About Zoom Developers, which is also handled by Raman, he said banks have attached properties worth around Rs 85 crore but managed to sell only one property for Rs 11 crore.

P K Malhotra, deputy managing director of the stressed assets division at State Bank of India, admits that poor economic activity has hindered the sale of industrial properties of big loan defaulters. “Sometimes there are no bidders. So instead of sporadic auctions, SBI has decided to conduct only mega auctions in the second week of the last month of every quarter,” said Malhotra.

To sweeten the deal for buyers, SBI is planning to include details of infrastructure in and around a seized property put up for auction.
Another senior banker who did not want to be named says buyers are not willing to shell out money even though banks have reduced the asking price by 10 per cent in each subsequent auction of the same property.

However, as the banker pointed out, “discounts can be given till a point. Otherwise we will be accused of selling the property cheap by the defaulting borrower”.

There are other hurdles too. For instance, in the case of big units which have defaulted on loan repayment, a consortium of banks is involved and a decision to sell the seized assets needs to be approved by it, which takes time.
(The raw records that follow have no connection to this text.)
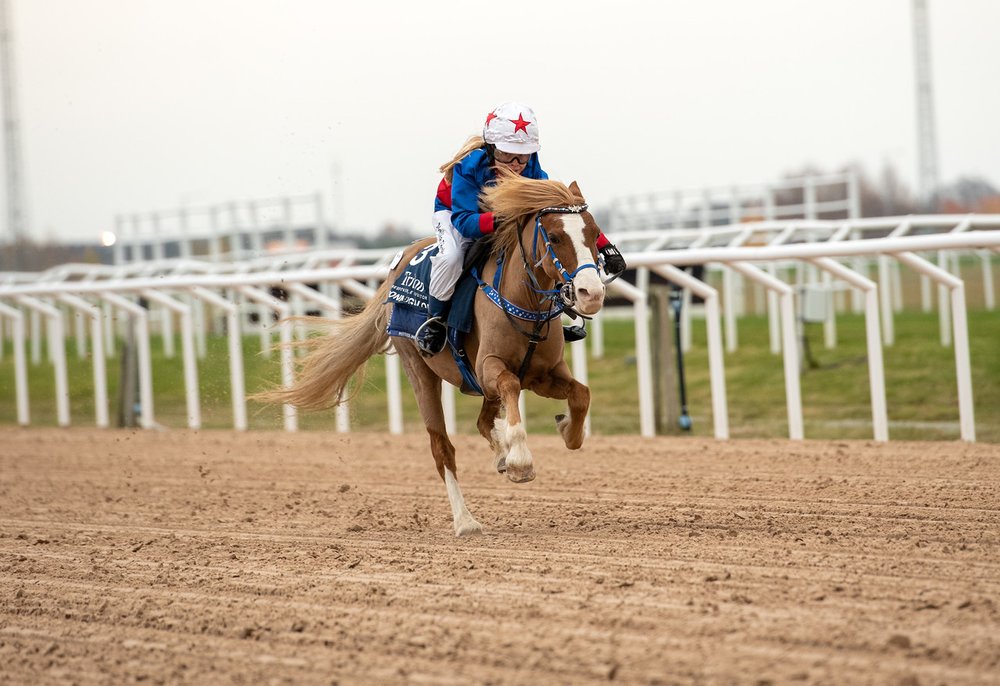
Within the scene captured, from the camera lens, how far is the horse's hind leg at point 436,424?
6.32 meters

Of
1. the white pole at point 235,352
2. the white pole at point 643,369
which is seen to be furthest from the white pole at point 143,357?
the white pole at point 643,369

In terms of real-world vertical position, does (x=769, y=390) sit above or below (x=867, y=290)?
below

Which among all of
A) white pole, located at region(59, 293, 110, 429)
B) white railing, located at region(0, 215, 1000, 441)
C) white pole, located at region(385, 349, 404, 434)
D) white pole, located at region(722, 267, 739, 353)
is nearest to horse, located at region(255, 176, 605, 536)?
white railing, located at region(0, 215, 1000, 441)

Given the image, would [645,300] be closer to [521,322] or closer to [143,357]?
[521,322]

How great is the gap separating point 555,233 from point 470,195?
76 cm

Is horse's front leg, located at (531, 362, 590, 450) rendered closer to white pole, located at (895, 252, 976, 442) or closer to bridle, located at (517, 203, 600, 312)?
bridle, located at (517, 203, 600, 312)

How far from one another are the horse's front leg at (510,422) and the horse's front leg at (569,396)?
0.73 feet

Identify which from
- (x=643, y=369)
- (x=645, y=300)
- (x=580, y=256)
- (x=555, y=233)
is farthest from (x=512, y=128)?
(x=645, y=300)

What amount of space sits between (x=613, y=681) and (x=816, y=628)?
74cm

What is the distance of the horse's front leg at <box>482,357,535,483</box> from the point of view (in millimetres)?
5789

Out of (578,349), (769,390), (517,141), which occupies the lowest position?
(769,390)

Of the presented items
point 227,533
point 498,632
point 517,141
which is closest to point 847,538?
point 498,632

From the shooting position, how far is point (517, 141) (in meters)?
6.29

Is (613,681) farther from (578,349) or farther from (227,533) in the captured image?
(578,349)
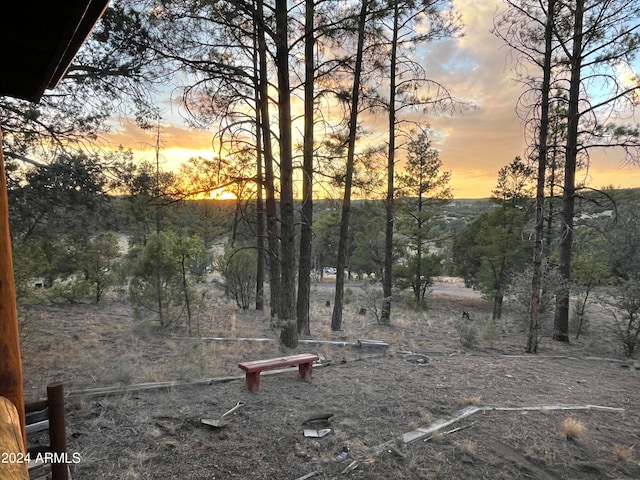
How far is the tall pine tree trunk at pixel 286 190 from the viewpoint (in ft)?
23.2

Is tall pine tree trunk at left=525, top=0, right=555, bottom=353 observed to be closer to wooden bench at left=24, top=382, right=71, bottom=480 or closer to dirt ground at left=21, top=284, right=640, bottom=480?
dirt ground at left=21, top=284, right=640, bottom=480

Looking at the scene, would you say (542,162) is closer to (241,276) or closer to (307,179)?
(307,179)

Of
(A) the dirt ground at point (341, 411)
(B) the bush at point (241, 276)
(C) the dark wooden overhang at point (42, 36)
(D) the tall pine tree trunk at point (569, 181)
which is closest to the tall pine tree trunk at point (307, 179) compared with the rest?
(A) the dirt ground at point (341, 411)

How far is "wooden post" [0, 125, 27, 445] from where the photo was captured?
1390mm

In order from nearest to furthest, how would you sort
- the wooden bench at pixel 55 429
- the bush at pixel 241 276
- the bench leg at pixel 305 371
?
the wooden bench at pixel 55 429 → the bench leg at pixel 305 371 → the bush at pixel 241 276

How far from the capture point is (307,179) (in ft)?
27.1

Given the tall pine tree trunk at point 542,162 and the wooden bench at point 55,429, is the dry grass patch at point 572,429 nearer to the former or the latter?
the wooden bench at point 55,429

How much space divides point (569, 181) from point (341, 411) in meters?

In the absence of a clear bankruptcy law, it is usual for borrowers to get a stay on the sale. In this year’s budget, the government announced that it would introduce a modern bankruptcy law.

Then again, banks sell these properties on a “as is where is and whatever is basis”, which means that the buyer has to deal with problems such as encroachers or getting an approval from the state industrial corporation.

“The problem with Zoom’s Mumbai and Indore properties is that they are encroached,” said Raman of Abraham Enforcement and Recovery Services. “Similarly another property of Zoom in Mumbai is a building which has been given on rent and the tenants have moved the DRT (Debt Recovery Tribunal) and obtained a stay on the sale of the building.”

Another recovery agent who didn’t want to be named says another big problem in buying land auctioned by banks is that there are no cash transactions. “There is no scope of using black money,” he said.

BANKS’ BURDEN
1.  Seized assets of at least five big defaulters have had no takers for a year.

2. Buyers stay away despite price cut by 10 pc in each subsequent auction.

3. In March 2015, outstanding bad loans amounted to around Rs 3 lakh crore.

4. Restructured assets of banks are now close to Rs 4 lakh crore.

5. Loan growth in past year was at a multi-year low at below 10 per cent.